2nd MEDIA MANAGEMENT WEBINAR 2022 (2)
AI Facial Recognition
May, 2022
Online
Media Management Webinar 2022 on May 12th online, free access.
Face recognition at the Netherlands Institute for Sound and Vision – Is it really Harder, Better, Faster, Stronger?
NISV implemented speaker detection and thesaurus label term extraction in 2015 to reduce time spent on manual annotation and to increase the amount of structured and fine-grained access points for media professionals (the broadcasters) in our daily ingested programs. In 2019 face recognition has been thrown into the mix, trying to make automatic annotation “Harder, Better, Faster, Stronger”. Two years later, it’s time to check the status: how well does it work, what’s the quality and quantity, what do our users think about it, what about the challenges on both technological and ethical aspects, and how does NISV apply it compared to other archives that might have similar challenges.
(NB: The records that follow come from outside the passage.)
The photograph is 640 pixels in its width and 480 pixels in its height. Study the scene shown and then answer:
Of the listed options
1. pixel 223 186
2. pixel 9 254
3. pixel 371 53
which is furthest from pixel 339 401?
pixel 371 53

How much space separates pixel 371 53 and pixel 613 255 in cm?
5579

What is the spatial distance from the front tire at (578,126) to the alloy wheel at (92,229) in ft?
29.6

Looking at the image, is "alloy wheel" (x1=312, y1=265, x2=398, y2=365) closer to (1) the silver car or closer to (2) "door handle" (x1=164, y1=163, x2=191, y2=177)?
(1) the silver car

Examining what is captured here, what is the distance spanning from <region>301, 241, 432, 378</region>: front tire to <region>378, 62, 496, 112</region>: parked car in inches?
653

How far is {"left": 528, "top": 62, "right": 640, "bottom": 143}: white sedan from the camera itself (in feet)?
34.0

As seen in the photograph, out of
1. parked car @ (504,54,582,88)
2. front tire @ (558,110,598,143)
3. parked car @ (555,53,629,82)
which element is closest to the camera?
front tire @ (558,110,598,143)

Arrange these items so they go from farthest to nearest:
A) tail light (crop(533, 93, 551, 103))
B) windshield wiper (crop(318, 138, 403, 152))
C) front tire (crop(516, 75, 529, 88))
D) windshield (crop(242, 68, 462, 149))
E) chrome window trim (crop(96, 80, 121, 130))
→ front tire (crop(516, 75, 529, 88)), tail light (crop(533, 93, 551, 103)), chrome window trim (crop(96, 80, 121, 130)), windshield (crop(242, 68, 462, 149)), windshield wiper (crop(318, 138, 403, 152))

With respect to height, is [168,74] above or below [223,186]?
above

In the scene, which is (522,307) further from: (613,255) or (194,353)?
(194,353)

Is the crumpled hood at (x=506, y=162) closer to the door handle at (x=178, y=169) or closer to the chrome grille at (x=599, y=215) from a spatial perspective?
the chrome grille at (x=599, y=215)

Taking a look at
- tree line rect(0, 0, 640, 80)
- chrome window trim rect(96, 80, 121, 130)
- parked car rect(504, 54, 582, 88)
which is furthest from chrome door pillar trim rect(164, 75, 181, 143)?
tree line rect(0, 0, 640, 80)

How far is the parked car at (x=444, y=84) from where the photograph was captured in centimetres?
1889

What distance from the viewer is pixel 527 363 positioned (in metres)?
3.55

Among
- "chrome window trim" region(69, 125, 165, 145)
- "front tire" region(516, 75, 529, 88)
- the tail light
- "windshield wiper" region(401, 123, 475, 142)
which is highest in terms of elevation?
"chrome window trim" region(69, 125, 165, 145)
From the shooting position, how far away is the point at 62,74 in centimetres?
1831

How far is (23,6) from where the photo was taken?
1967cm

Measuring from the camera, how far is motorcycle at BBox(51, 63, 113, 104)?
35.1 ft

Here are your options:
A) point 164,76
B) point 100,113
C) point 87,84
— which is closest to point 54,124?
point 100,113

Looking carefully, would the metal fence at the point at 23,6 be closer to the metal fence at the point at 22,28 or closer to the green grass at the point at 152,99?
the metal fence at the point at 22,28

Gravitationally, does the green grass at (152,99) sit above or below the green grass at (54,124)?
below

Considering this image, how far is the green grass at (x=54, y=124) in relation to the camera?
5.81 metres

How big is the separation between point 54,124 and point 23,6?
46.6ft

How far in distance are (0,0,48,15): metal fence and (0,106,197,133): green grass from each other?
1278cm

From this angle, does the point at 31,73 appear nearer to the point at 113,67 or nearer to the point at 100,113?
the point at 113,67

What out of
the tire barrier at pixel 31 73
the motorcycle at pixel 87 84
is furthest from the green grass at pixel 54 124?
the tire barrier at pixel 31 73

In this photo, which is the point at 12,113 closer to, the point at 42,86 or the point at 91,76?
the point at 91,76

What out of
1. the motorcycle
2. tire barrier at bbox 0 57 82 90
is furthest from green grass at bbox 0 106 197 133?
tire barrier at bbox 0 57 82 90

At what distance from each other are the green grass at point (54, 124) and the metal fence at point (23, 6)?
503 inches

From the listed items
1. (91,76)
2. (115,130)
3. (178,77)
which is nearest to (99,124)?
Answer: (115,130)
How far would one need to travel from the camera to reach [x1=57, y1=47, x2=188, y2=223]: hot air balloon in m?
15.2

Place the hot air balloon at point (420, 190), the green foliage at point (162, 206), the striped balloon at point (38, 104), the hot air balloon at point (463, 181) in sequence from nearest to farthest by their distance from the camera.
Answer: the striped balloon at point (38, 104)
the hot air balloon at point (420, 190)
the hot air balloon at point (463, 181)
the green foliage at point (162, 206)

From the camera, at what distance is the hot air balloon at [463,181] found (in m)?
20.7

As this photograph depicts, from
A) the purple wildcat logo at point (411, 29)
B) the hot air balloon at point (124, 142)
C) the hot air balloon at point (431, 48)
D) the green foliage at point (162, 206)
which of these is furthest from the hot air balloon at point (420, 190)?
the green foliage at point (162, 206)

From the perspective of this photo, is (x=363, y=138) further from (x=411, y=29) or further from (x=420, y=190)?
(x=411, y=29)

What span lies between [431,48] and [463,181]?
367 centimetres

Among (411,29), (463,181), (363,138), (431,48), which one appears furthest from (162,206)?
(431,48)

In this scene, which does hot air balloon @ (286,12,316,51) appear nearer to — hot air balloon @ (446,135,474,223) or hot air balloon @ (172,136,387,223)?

INA Facial recognition: Trombinos
We introduce Trombinos, a face database management system. Thanks to its integrated face recognition model, it allows the user to navigate, cure and expand a large-scale dataset of faces efficiently. The database contains both face images from archived french TV shows and face images obtained through image search engines. It already contains 62 million identified faces belonging to 70 thousand individuals and 540 million faces yet to be identified. Trombinos helps users to efficiently navigate this database, recognize someone based on a picture, retrieve their occurrences amongst the archived TV shows based on their name, and manually enrich or correct the existing annotations. Our system facilitates human-machine interaction; by identifying similar-looking faces, Trombinos allows users to validate them by batch and annotate many faces easily. Furthermore, Trombinos learns from the users’ feedback to improve its face recognition performances in real-time, and in turn to facilitate the future annotations of the user in a virtuous circle. Using Trombinos, a single user can easily assign hundreds of thousands of faces to their correct identities in just a few minutes. While still in continuous development, Trombinos is already used regularly by 5 users at INA to annotate the database.
A look back at the use of facial recognition and other AI techniques at the RTS
AI was introduced and used at RTS for automatic metadata extraction a few years ago. This presentation is an opportunity to look back at some of these tools, particularly facial recognition and visual search, and to discuss their impact on processes and changing practices.